Agung berpesan agar free to air digital di Indonesia segera bisa dinikmati secara gratis oleh masyarakat Indonesia seperti yang terjadi di Jerman. Sesuai tuntutan jaman.
“Ini demi menyesuaikan kebiasaan milenial melalui perubahan perilaku mereka seperti yang terjadi di Jerman,” jelasnya.
Sementara itu, Ketua Umum Asosiasi Televisi Swasta Indonesia (ATVSI) Syafri Nasution menyatakan stasiun Tv pada umumnya telah siap jika nanti televisi harus beralih ke digital.
Menurut Syafri, sebagian dari anggota ATVSI secara bertahap mulai memindahkan sistem siarannya dari analog ke sistem Digital. Sehingga pada akhirnya, pada waktu yang sudah ditentukan, 2 November 2022 seluruh siaran televisi berbasis analog sudah diakhiri seluruhnya.
“Kami sudah memiliki inftastruktur dan tenaga kerja sumber daya manusia di setiap wilayah siaran contoh saja di RCTI sudah ada infrastruktur dari aceh hingga Papua namun dari pelaksanaan ASO ini kami tidak mendapatkan semua provinsi sehingga begitu banyaknya investasi sudah dilakukan oleh kami baik itu untuk peralatan bangunan tanah terutama SDM nya akan muazir,” jelasnya.
Dari sisi Tv local Ketua Umum Asosiasi Televisi Lokal Indonesia (ATVLI), Bambang Santoso mengharapkan Tv local mendapat perlakuan sama dengan TV nasional agar tv local tetap bisa eksis ke depannya.
“Ada tiga hal yang harus dilakukan (pemerintah).

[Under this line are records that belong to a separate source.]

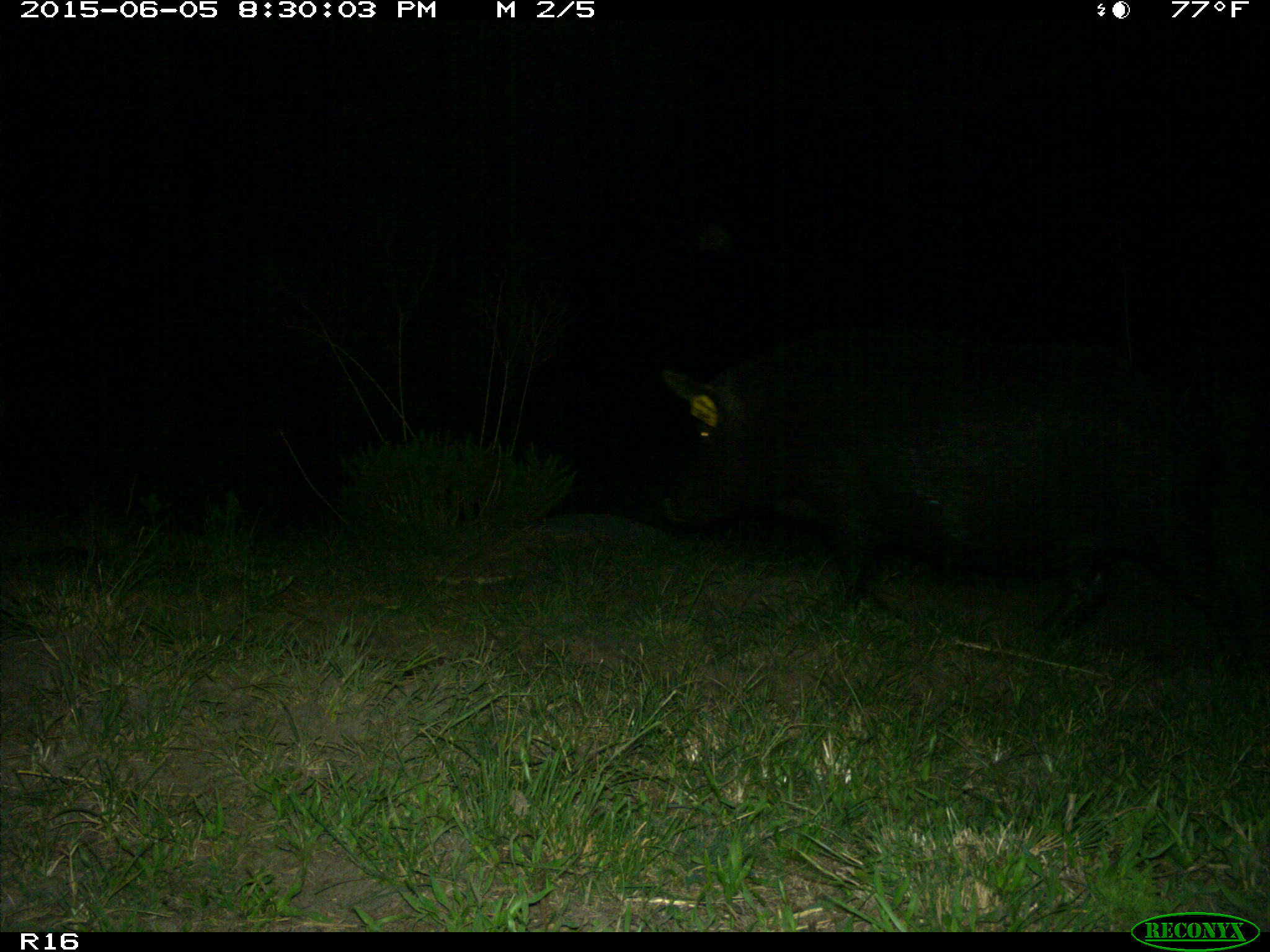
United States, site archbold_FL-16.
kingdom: Animalia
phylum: Chordata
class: Mammalia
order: Artiodactyla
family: Suidae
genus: Sus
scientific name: Sus scrofa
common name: wild boar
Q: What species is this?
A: Sus scrofa (wild boar).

Pertama harus mendapat regulasi yang jelas kedua Tv local harus mendapatkan perlakuan sama tidak bisa dibedakan karena akan semakin menggerus dan menyulitkan ketiga perlindungan investasi jadi tidak hanya TV besar tapi semua media cetak juga,” jelasnya.

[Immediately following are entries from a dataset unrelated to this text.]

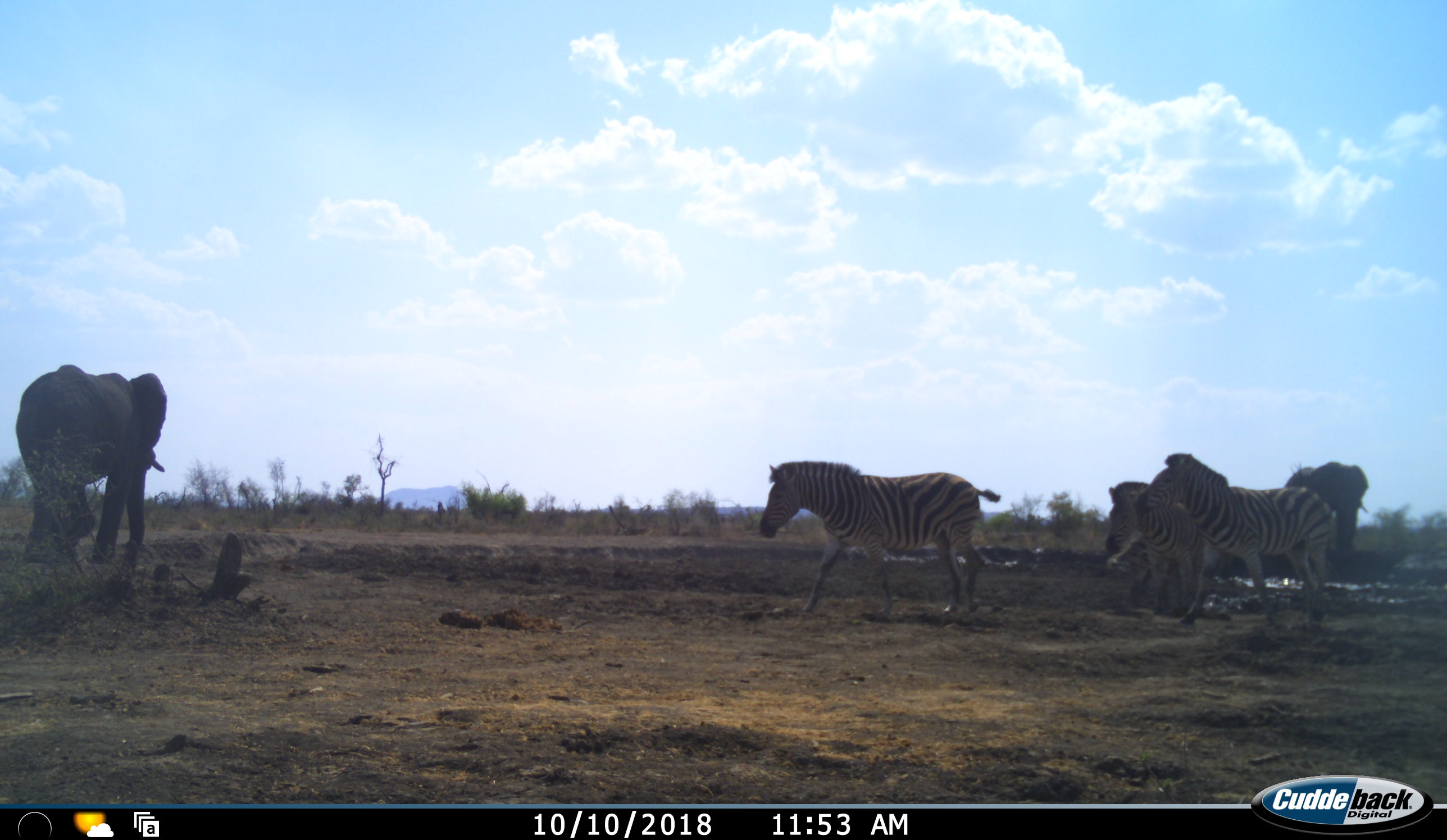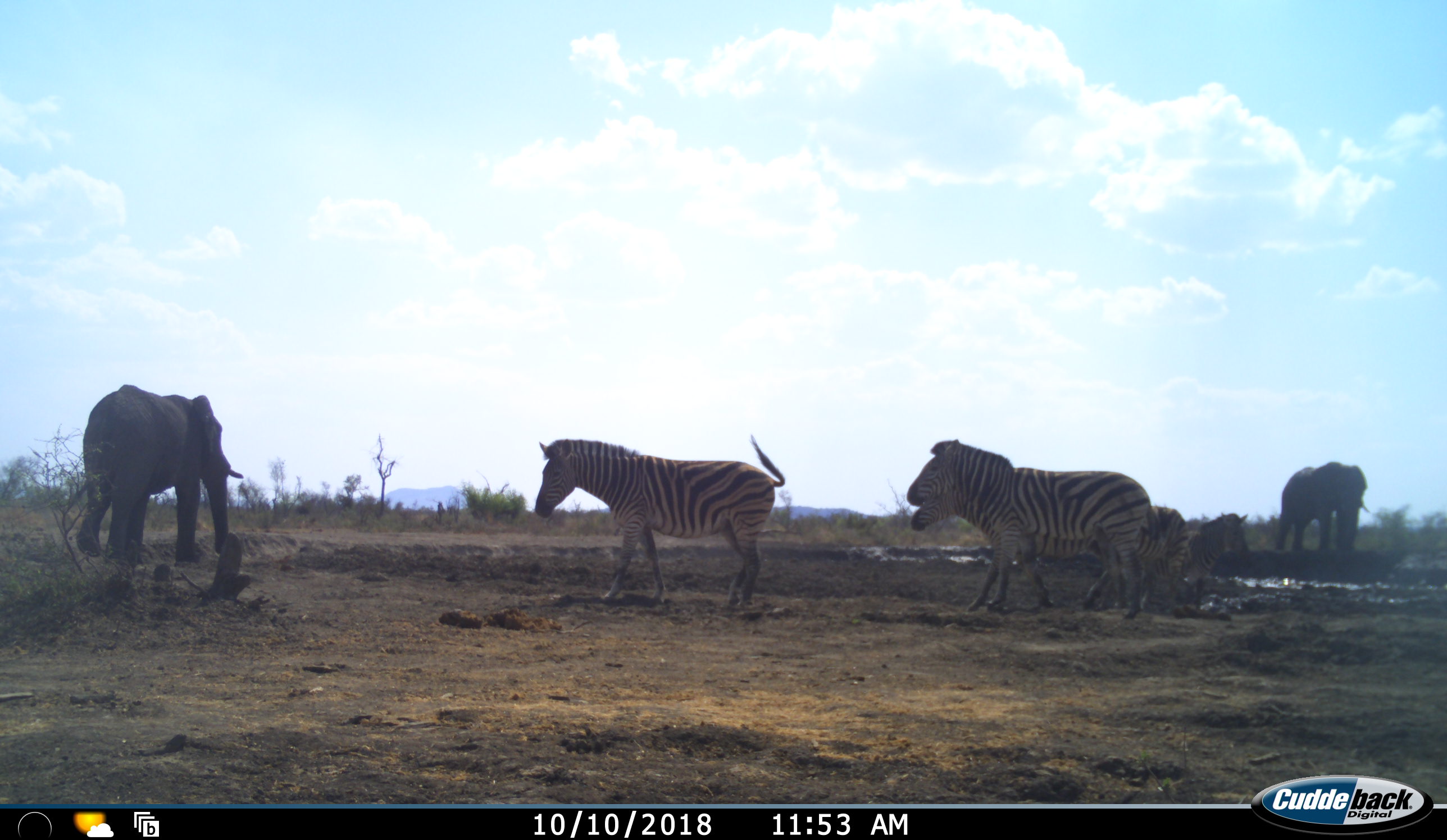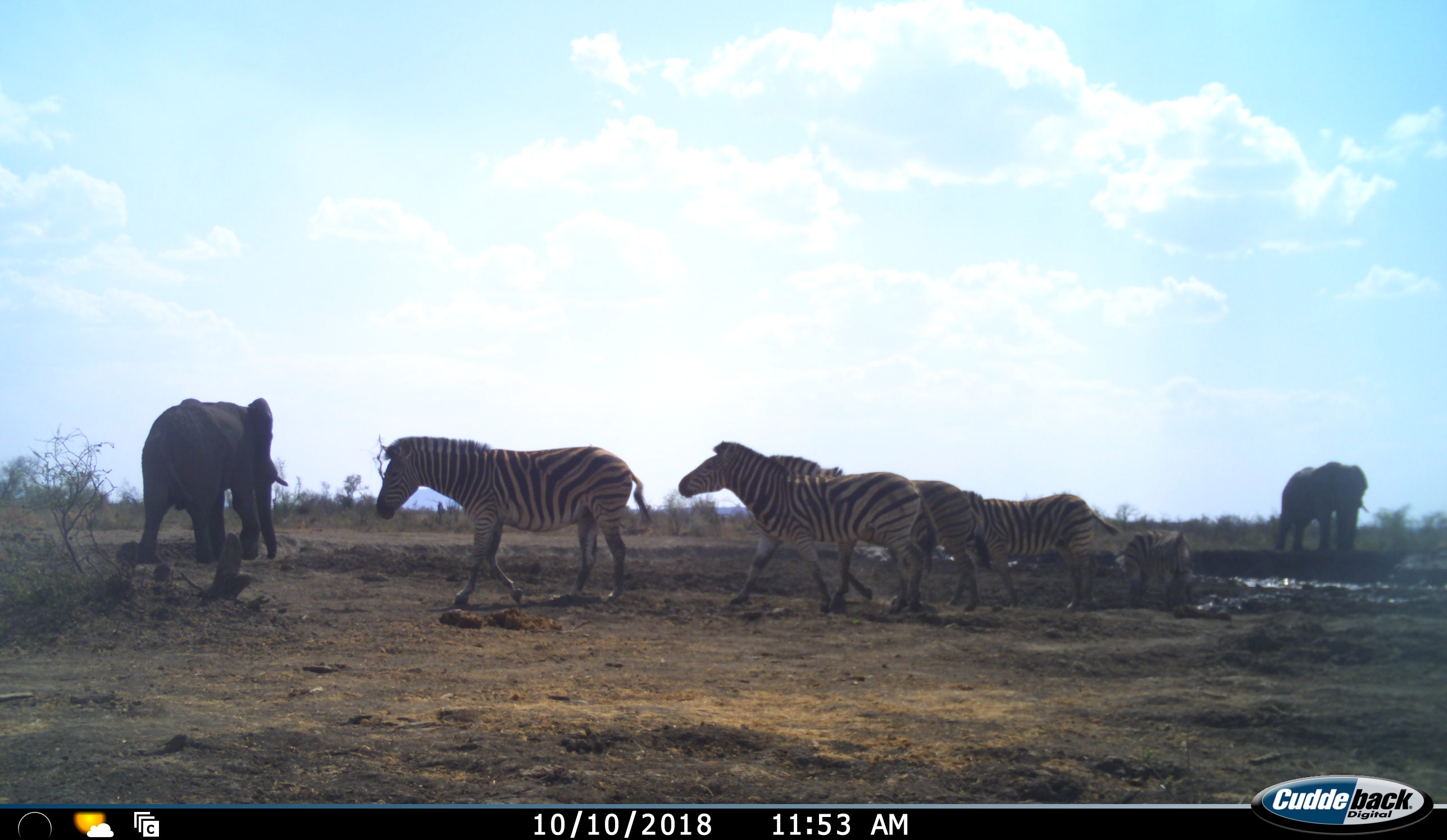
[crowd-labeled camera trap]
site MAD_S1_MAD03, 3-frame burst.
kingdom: Animalia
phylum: Chordata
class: Mammalia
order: Proboscidea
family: Elephantidae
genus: Loxodonta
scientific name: Loxodonta africana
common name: african bush elephant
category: elephant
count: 2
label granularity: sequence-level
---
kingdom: Animalia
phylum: Chordata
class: Mammalia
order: Perissodactyla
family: Equidae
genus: Equus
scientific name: Equus quagga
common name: plains zebra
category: zebraplains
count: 5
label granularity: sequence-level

Tantangan TV local tambah Bambang ialah hal teknis karena akan menjadi broadcaster kedua secara konten dan ketiga terkait bisnis.
“Namun, menyikapi perubahan ini, ATVLI sudah menyiapkan satu skim yang namanya TVLI Channel untuk berdayakan dan menyatukan TV TV local,” ujarnya.

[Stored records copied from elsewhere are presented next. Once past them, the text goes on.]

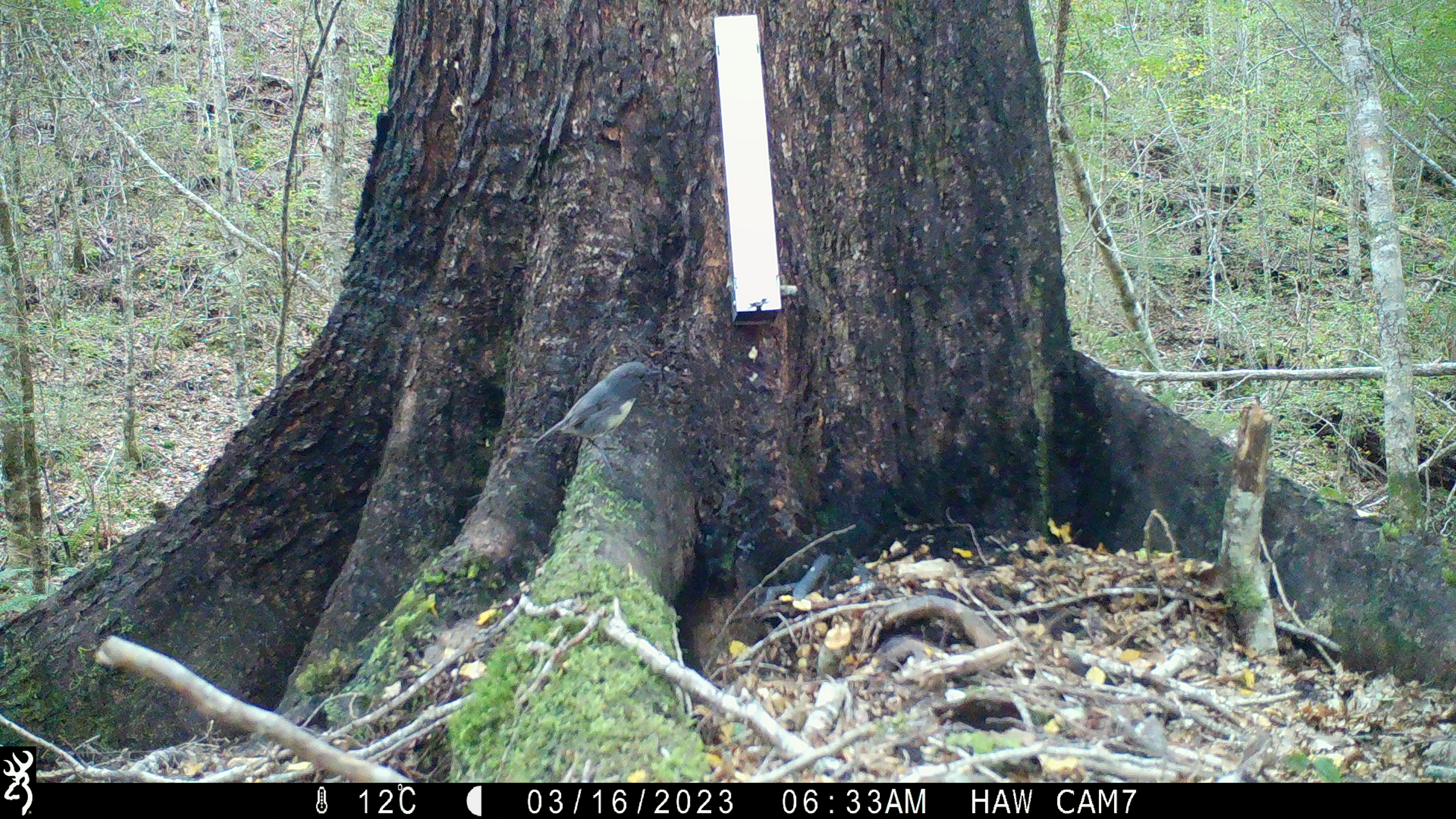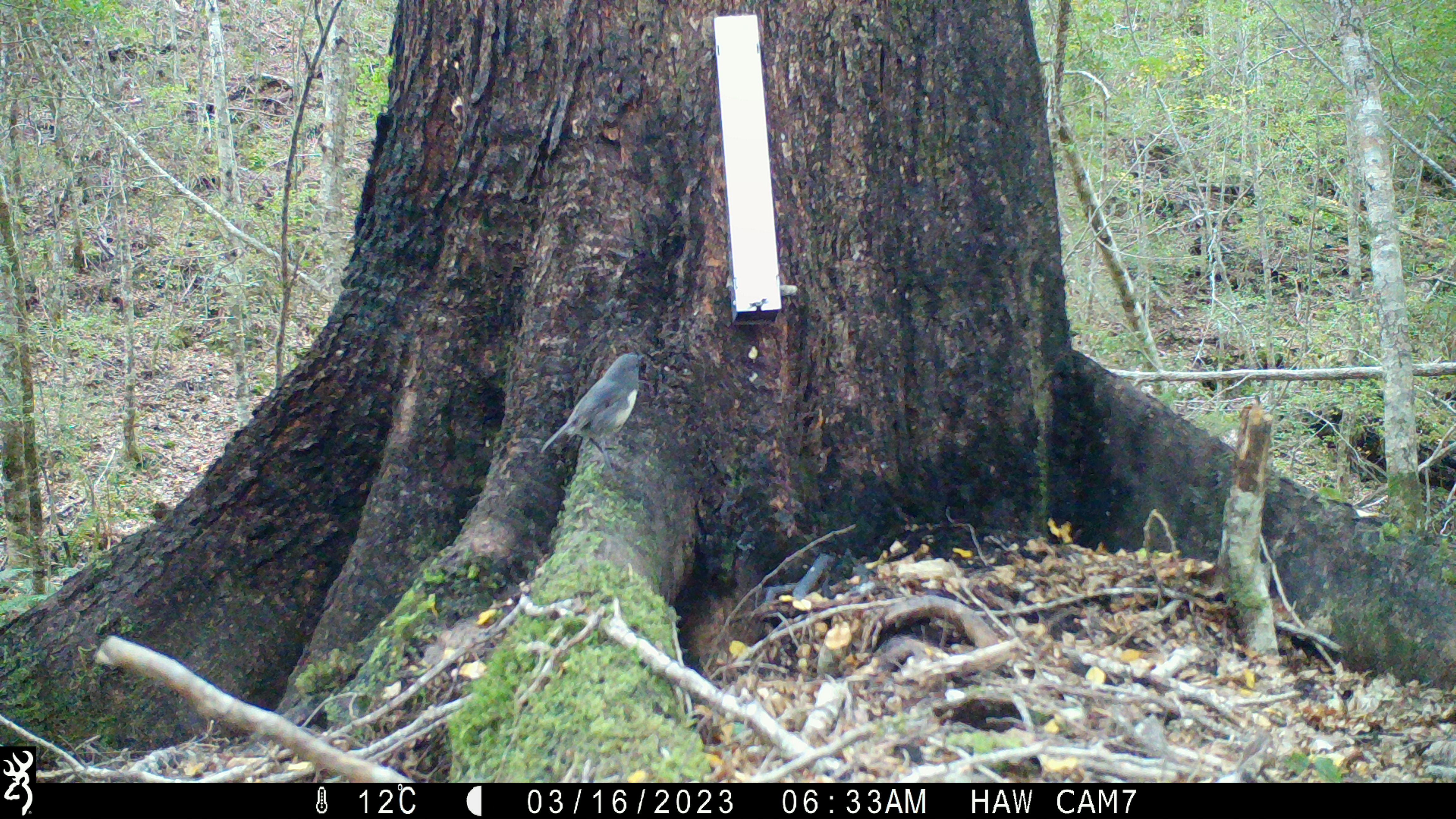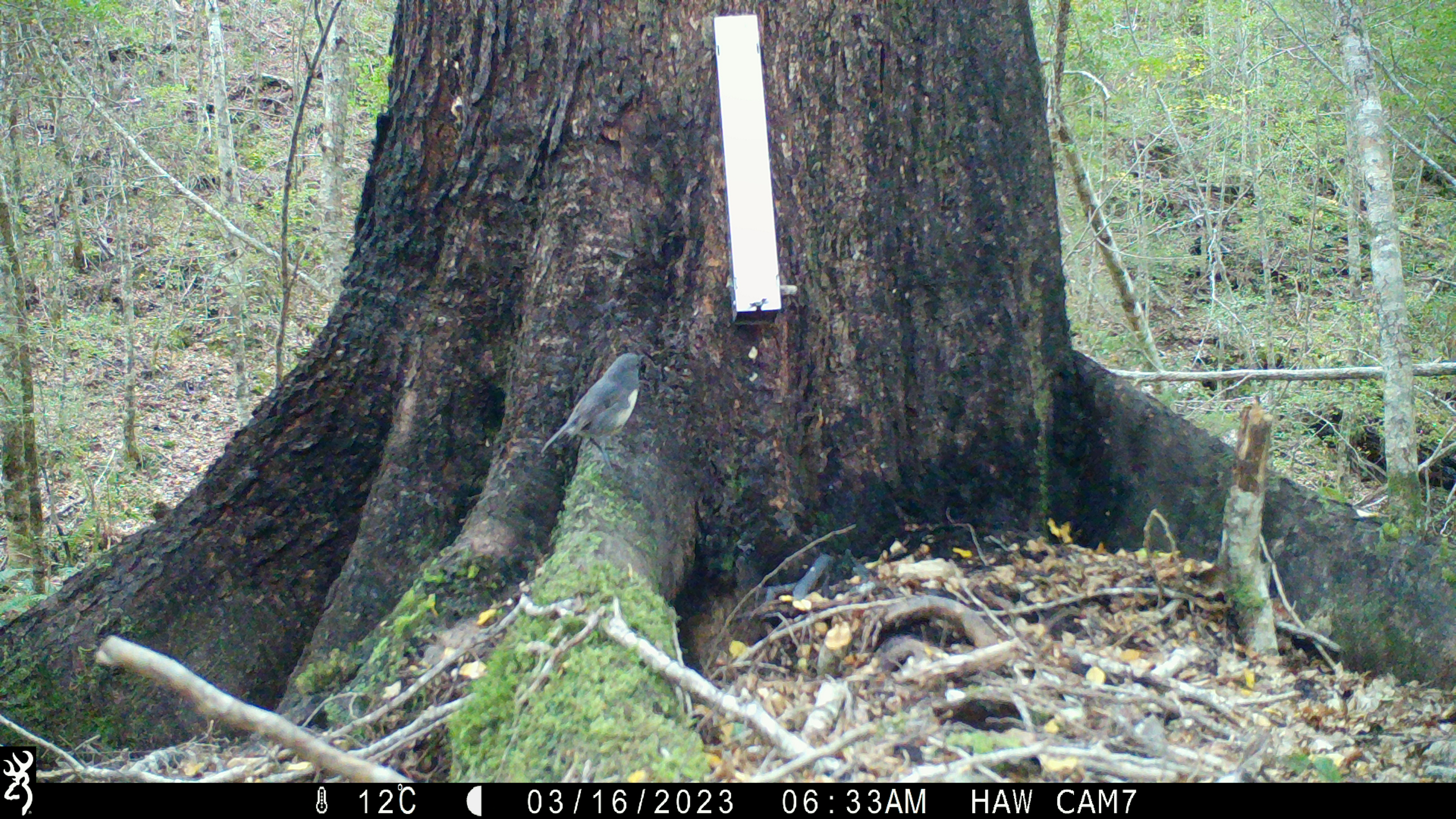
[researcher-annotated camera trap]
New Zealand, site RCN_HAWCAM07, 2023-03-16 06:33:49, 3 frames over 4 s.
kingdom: Animalia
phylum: Chordata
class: Aves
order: Passeriformes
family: Petroicidae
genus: Petroica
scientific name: Petroica australis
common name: new zealand robin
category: robin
Robin (new zealand robin) (Petroica australis).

Pengamat televise, Apni Putra Jaya menjelaskan ketiak proses migrasi telah berlangsung maka yang memenangi kompetisi di antara televisi maupun media ialah yang memiliki konten menarik.
“Siapa yang akan menang dari seluruh proses kompetisi ini mereka yang memegang konten kawan kawan pada saat ini konten end game sudah tidak terlihat lagi siapa pemain global dan local akan terjadi banyak partnership.Akan ada akusisi arus modal dari luar juga dan jalur distribusi di broadbnd,” jelasnya.
Apni Jaya Putra menegaskan bahwa migrasi TV digital tak hanya membuat siaran TV free to air terestrial menghasilkan kualitas gambar dan audio yang jernih di layar kaca.
Menurutnya bahwa migrasi TV digital merupakan wujud nyata bahwa negara sedang melayani masyarakatnya untuk mempermudah akses terhadap berbagai platform media.
Dia juga meminta agar masyarakat mendukung upaya migrasi ke TV digital agar pembangunan infrastruktur internet dengan kecepatan tinggi dapat segera terlaksana.
“Digitalisasi akan mengubah fungsi produksi, distribusi dan rekomendasi konten,” tutupnya.